Watch Kyousougiga if you want a fantasy anime that treats family mythology like a puzzle box, not a quest log. It scratches the same itch as Mawaru Penguindrum’s symbolic domestic drama and FLCL’s visual velocity, but in a tighter 10-episode burst and without settling into school-comedy routine or power-scaling battles. Rie Matsumoto’s direction turns conversations, chases, shrine imagery, and sudden slapstick into one continuous emotional current, while Gou Shiina’s score gives the chaos a ceremonial weight. The ideal viewer likes dense dialogue, non-linear reveals, and religious/cultural texture they can chew on after an episode ends.

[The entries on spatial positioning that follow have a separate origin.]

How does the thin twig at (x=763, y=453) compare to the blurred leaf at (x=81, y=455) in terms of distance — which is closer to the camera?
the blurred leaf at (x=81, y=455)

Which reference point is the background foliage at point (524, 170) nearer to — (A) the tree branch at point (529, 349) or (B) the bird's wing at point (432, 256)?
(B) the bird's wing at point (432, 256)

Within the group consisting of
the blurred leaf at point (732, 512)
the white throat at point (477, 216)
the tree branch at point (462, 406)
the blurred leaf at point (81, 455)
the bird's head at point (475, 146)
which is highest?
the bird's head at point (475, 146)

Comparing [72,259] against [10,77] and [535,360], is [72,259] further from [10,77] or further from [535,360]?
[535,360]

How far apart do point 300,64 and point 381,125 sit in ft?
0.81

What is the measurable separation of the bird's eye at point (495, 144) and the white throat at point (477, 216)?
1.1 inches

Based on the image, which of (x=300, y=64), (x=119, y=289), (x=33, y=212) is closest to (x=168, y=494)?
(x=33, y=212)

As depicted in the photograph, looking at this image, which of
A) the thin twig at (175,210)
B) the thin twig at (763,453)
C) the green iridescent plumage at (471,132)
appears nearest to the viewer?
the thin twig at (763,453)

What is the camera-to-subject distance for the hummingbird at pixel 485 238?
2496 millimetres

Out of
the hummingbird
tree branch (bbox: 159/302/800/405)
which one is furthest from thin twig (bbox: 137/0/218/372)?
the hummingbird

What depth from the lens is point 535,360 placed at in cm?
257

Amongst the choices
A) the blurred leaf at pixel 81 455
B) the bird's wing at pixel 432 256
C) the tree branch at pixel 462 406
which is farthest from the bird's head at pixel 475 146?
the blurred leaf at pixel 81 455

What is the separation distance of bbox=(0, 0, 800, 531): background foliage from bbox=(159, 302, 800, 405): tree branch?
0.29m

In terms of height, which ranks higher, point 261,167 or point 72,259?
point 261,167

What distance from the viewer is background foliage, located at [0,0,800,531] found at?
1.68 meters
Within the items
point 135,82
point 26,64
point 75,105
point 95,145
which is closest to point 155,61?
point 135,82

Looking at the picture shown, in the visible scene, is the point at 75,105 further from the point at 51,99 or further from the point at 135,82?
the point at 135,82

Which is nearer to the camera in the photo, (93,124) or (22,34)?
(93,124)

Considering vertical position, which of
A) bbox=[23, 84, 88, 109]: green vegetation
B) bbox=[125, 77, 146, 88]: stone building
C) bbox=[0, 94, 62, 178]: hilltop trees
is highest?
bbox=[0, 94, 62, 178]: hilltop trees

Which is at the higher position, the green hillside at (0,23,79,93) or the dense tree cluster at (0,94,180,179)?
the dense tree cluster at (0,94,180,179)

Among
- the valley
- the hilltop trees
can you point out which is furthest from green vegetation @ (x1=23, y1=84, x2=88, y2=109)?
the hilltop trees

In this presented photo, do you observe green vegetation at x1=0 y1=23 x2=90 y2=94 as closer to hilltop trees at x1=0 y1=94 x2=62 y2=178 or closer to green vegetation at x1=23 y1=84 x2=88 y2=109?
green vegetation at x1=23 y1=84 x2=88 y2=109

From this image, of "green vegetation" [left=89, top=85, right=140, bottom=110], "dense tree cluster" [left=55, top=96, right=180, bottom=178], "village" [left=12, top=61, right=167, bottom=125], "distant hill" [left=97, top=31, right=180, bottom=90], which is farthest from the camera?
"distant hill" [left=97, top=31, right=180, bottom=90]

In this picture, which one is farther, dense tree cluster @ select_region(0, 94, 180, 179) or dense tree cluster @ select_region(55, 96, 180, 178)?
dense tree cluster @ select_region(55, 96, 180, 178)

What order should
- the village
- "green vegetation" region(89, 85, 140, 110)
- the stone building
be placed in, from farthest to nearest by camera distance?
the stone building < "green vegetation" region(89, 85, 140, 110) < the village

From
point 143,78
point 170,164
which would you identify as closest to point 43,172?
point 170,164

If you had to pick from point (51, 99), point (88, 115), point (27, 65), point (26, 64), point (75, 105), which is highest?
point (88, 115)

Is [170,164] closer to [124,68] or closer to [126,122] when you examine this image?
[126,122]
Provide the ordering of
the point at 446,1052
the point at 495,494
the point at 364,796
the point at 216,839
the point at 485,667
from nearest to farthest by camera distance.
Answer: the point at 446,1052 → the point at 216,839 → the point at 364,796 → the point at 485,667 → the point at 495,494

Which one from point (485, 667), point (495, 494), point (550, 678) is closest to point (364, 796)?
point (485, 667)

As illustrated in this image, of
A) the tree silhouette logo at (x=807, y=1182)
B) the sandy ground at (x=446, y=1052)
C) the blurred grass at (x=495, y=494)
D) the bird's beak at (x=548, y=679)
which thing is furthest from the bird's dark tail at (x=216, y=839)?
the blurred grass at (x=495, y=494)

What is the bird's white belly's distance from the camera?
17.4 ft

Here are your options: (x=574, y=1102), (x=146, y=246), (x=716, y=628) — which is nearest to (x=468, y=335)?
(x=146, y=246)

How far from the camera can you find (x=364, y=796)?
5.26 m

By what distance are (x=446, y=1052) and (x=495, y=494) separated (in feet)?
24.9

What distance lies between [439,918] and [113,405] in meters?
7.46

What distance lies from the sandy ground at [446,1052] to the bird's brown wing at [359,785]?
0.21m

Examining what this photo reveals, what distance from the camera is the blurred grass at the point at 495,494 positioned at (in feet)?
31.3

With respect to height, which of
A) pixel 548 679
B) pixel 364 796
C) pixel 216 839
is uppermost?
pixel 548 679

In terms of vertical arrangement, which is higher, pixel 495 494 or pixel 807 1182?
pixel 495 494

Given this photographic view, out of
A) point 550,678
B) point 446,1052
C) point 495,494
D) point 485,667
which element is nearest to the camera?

If you need clean chronology and genre labels that behave, it will fight you; if you enjoy anime that makes its editing part of the theme, it pays off.

Key Characters

  • K
    Koto(VA: Rie Kugimiya)

    Koto stands out because Rie Kugimiya plays her as both a physical-comedy wrecking ball and an emotional tuning fork, making the series’ chaos feel personal rather than random.

  • M
    Myoue(VA: Kenichi Suzumura)

    Myoue is compelling less as a conventional lead than as a living knot of names, duty, family memory, and spiritual authority, anchored by Kenichi Suzumura’s restrained performance.

What Makes It Stand Out

  • 1

    The TV series is a Toei Animation original credited to Izumi Toudou, not a manga or light-novel adaptation, which helps explain why its structure feels built around visual rhythm rather than chapter breaks.

  • 2

    AniList’s Achronological Order tag at 72% is not decorative: the show uses flashbacks and delayed context as core architecture, asking viewers to assemble emotional cause and effect across the 10-episode run.

  • 3

    Its tag profile is unusually revealing for an action-fantasy title: Family Life at 95%, Ensemble Cast at 92%, Philosophy at 83%, and Gods at 81% point to a series driven more by kinship, cosmology, and identity than by combat progression.

  • 4

    Gou Shiina’s music is a major part of the show’s texture, giving the rapid tonal shifts a ceremonial, almost mythic register instead of letting the comedy and action splinter into separate modes.

  • 5

    Multiple reviewers single out the Kyoto shrine and religious reference layer as part of the viewing experience, making the setting feel culturally coded rather than merely whimsical.

Fun Facts & Trivia

Fun fact 1
Rie Matsumoto is credited twice on the TV series, as director and co-series composer, which helps account for how tightly the visual tempo and narrative structure are fused.
Fun fact 2
Izumi Toudou is credited as both original creator and co-series composer, tying the show’s concept and episode construction directly to Toei’s in-house creative identity.
Fun fact 3
The series aired as a compact 10-episode TV run from October 10, 2013 to December 19, 2013, a short format that suits its dense dialogue and non-linear reveal pattern.
Fun fact 4
Its reception profile is cult-leaning rather than mainstream-dominant: MAL lists it at 7.69 from 56,379 votes with popularity rank #1343, while AniList records a 75/100 score and 1,519 favourites.
Fun fact 5
The production credits foreground craft roles beyond direction and writing, including Yuuki Hayashi on character design, Yuki Akimoto on color design, Eiichi Nishimura on editing, Katsuhiro Watanabe as CG producer, and Takahisa Ishino on sound effects.